Music Tag

Feature Introduction

Music tag capability automatically generates classification tags and probability values for each dimension through multi-dimensional analysis of music. Currently supported seven dimensions include:

Vocal
Mood
Language
Genre
Scene
Background Music
Intensity

API Description

Request Method:

POST (HTTP)

Request URL:

https://api.mediax.tencent.com/job

Request Header:

Content-Type: application/json

Request Flow:

The API includes 'Create Task' and 'Query Task'. After creating a task, users can actively query the task to know the result, or input a callback address when creating the task, and the task will automatically callback to that address after completion

Other Requirements:

File format: Common audio formats are recommended, such as mp3, wav

Create Task

Parameter Description

Parameter	Required	Type	Description
action	Yes	string	Common parameter, here is CreateJob
secretId	Yes	string	Common parameter, user SecretId
secretKey	Yes	string	Common parameter, user SecretKey
createJobRequest	Yes	object
- inputs	Yes	Array of Input	Input, input structure array
- outputs	Yes	Array of Output	Output, output structure array
- callback	No	string	Callback address, default: callback disabled
- customId	No	string	User-defined task ID, less than 64 characters
- timeout	No	int	Task timeout, in seconds.

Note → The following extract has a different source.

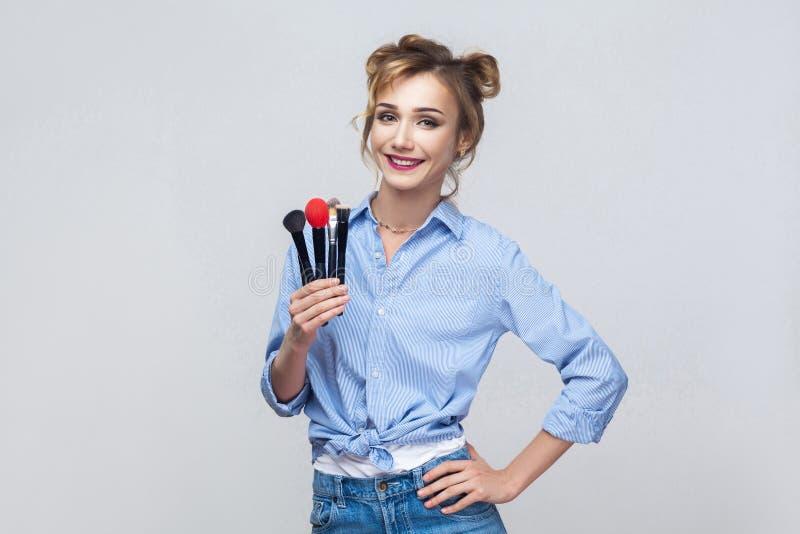 Όμορφο ξανθό κορίτσι ευτυχίας, που κρατά τη βούρτσα pofessional και το λ στοκ εικόνα με δικαίωμα ελεύθερης χρήσης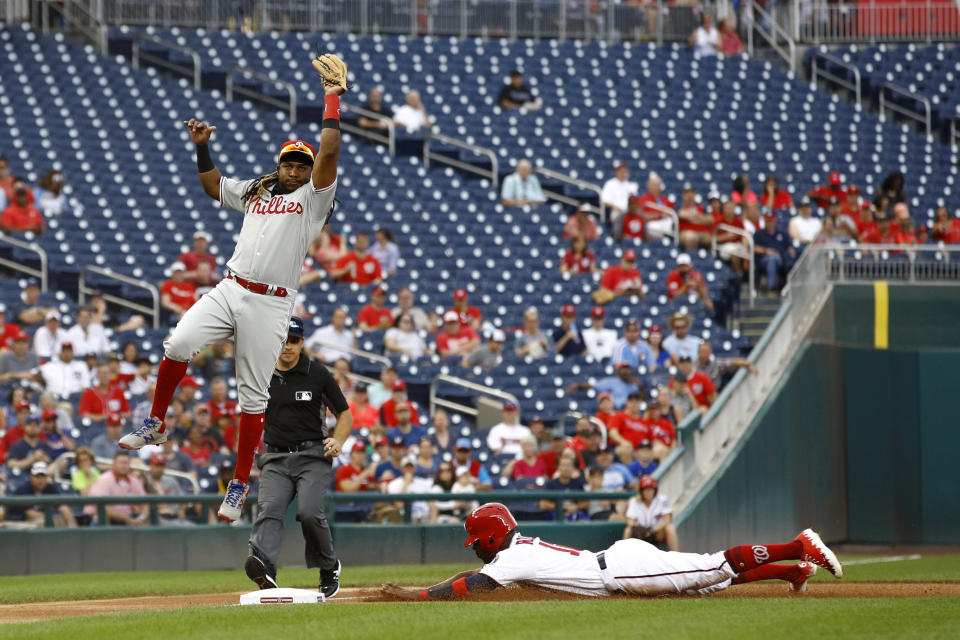 Washington Nationals' Victor Robles, bottom right, safely steals third base in front of Philadelphia Phillies third baseman Maikel Franco in the first inning of a baseball game, Thursday, Sept. 26, 2019, in Washington. (AP Photo/Patrick Semansky)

Task will be set to ERROR after timeout

Input

Parameter	Required	Type	Description
url	No	string	Source URL address, choose one with source field
source	No	object	Repository source settings, choose one with url field
- contentId	Yes	string	Repository ID
- path	Yes	string	Source path

Note: Only one of the source and url fields can be present

Output

Parameter	Required	Type	Description
inputSelectors	Yes	Array of int	Input source for this output
smartContentDescriptor	Yes	object	Smart capability description, default: empty
- musicTagV2	Yes	object
-- tagType	Yes	Array of string	1. Input range: ["vocal", "language", "mood", "genre", "scene", "bgm", "intensity", "all"]2. Input description - all means calling all types of tags - Can combine and call tags of each sub-dimension based on dimension name - all option and sub-options cannot appear simultaneously

- vocal, 2 types of vocal tags
- language, 21 types of language tags
- mood, 11 types of mood tags
- genre, 37 types of genre tags
- scene, 36 types of scene tags
- bgm, 2 types of background music tags
- intensity, 2 types of intensity tags
- all, get all 7 dimensions of tags

Request Example:

{
  "action": "CreateJob",
  "secretId": "{secretId}",
  "secretKey": "{secretKey}",
  "createJobRequest": {
    "customId": "{customId}",
    "callback": "{callback}",
    "inputs": [
      {
        "url": "{url}"
      }
    ],
    "outputs": [
      {
        "inputSelectors": [0],
        "smartContentDescriptor": {
          "musicTagV2": {
            "tagType": ["mood", "vocal", "language", "scene", "genre", "bgm"]
          }
        }
      }
    ]
  }
}

Response Example:

{
  "requestId": "ac004192-110b-46e3-ade8-4e449df84d60",
  "createJobResponse": {
    "job": {
      "id": "13f342e4-6866-450e-b44e-3151431c578b",
      "state": 1, // See state description below
      "customId": "{customId}",
      "callback": "{callback}",
      "inputs": [
        {
          "url": "{url}"
        }
      ],
      "outputs": [
        {
          "inputSelectors": [0],
          "smartContentDescriptor": {
            "musicTagV2": {
              "tagType": ["mood", "vocal", "language", "scene", "genre", "bgm"]
            }
          }
        }
      ],
      "timing": {
        "createdAt": "1603432763000",
        "startedAt": "0",
        "completedAt": "0"
      }
    }
  }
}

State

Value	Meaning
1	SUBMITTED
2	PROCESSING
3	COMPLETED
4	ERROR
5	CANCELED

Get Task Information

There are two ways to get information: active query and passive callback.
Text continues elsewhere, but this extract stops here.